● **MATERIAL FOR THIS TASK**
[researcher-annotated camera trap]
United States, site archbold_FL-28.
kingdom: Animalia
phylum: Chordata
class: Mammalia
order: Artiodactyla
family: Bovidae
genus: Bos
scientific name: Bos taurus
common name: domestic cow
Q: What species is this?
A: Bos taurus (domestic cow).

● **BRIEF**
Repeat the material word for word.

● **TASK OUTPUT**
[researcher-annotated camera trap]
United States, site archbold_FL-28.
kingdom: Animalia
phylum: Chordata
class: Mammalia
order: Artiodactyla
family: Bovidae
genus: Bos
scientific name: Bos taurus
common name: domestic cow
Q: What species is this?
A: Bos taurus (domestic cow).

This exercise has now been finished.